Australia’s major CBD office markets are recording some of their strongest rental growth since the pandemic, with businesses increasingly prioritising premium office space despite elevated geopolitical and economic uncertainty.
Knight Frank’s Australian Office Indicators Q1 2026 report found net effective rents in Sydney and Melbourne CBDs rose at their fastest annual pace since COVID-19, increasing 10.2 per cent and 6.8 per cent respectively over the 12 months to March.
Brisbane posted the strongest growth nationally, with net effective rents climbing 11.7 per cent over the same period.
The report points to a widening divide between prime CBD office towers and secondary office stock, as occupiers increasingly focus on quality, location and workplace amenity when making leasing decisions.
Knight Frank Senior Economist, Research & Consulting Alistair Read said demand remained heavily concentrated in premium assets within core CBD precincts, helping drive stronger rental growth in top-tier buildings.
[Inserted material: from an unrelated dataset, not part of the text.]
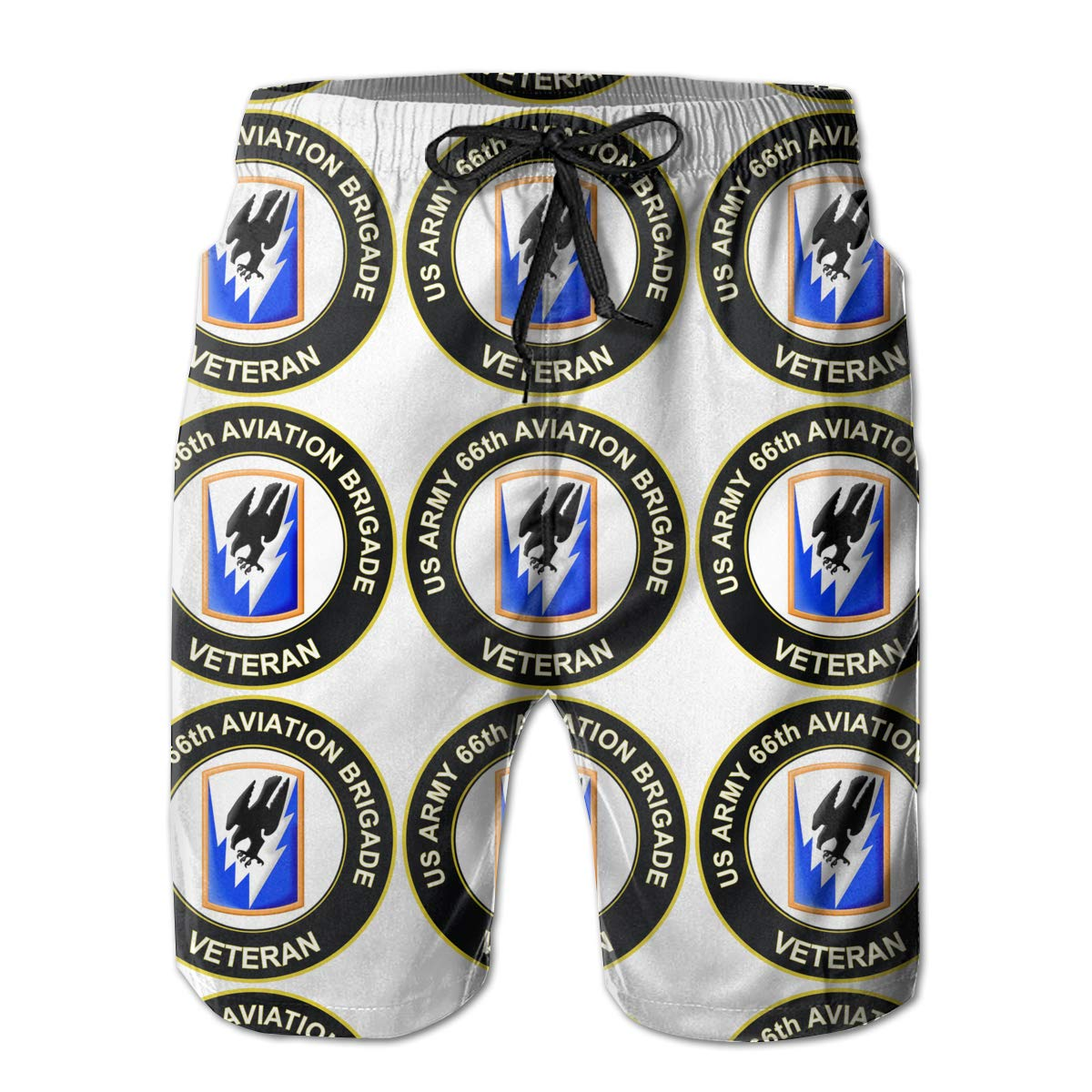 Dr Pepper Logo Mens Beach Swimming Trunks Brief Swimsuit Swim Underwear Boardshorts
“Occupier demand continues to be heavily concentrated in the most desirable CBD precincts and the highest-quality buildings, accelerating a sharp divergence between core and non-core markets,” Mr Read said.
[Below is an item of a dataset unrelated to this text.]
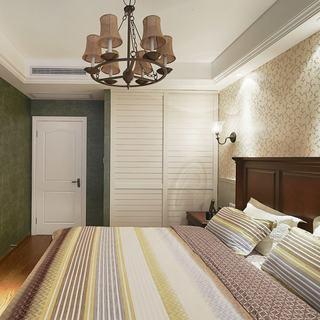 美式田园风卧室衣柜设计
According to the report, Sydney’s Core precinct and Melbourne’s Eastern Core significantly outperformed broader CBD markets over the past year.
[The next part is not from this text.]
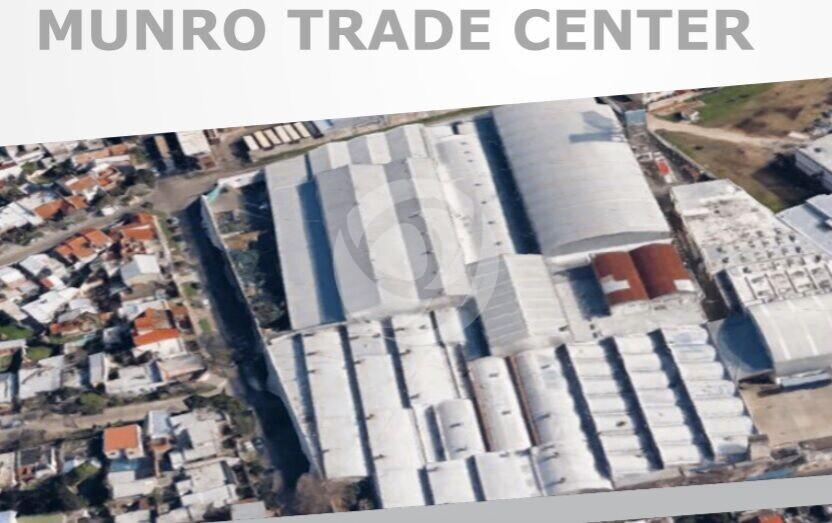 Excelente Depósito en Munro Trade Centro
“In Sydney’s Core precinct and Melbourne’s Eastern Core, net effective rents surged 14.3% and 16.1% over the past year, significantly outperforming the rest-of-CBD precincts,” Mr Read said.
The rental gap between prime and non-prime office locations has also continued to widen sharply.
“As a result, core CBD rents are now 54% higher than non-core locations in Sydney and 93% higher in Melbourne, highlighting the growing premium placed on amenity, accessibility and workplace quality,” he said.
Knight Frank said the strong rental growth across the major CBDs was being underpinned by a limited supply pipeline, with few new office developments expected to be delivered in the near term.
Mr Read said subdued construction activity was likely to support ongoing rental growth and tighter vacancy rates over the medium term, particularly for premium office towers.
“The combination of sustained demand and declining levels of new development will aid ongoing prime rental growth and lower vacancy rates over the medium term, particularly for best-in-class assets,” he said.
The report noted that current economic conditions were making new office developments increasingly difficult to justify financially.
“Economic rents remain well above expected market rents, making the construction of new office towers largely unviable, and concentrating tenant demand into existing buildings,” Mr Read said.
While suburban office markets generally remained subdued compared with CBDs, Melbourne’s Southbank precinct was identified as a relative outperformer, recording annual net effective rental growth of 2.7 per cent.
The report comes as broader Asia-Pacific office markets continue to stabilise following several years of disruption linked to hybrid work trends, inflation and rising interest rates.
Knight Frank’s separate Asia-Pacific Q1 2026 Office Highlights report found Sydney and Brisbane were among the strongest-performing office rental markets in the region, behind only Bengaluru and Tokyo for annual prime net face rental growth.
The Asia-Pacific report also found 18 of the 24 cities monitored across the region recorded stable or increasing rents in the first quarter of 2026, even as geopolitical uncertainty intensified following escalating conflict in the Middle East.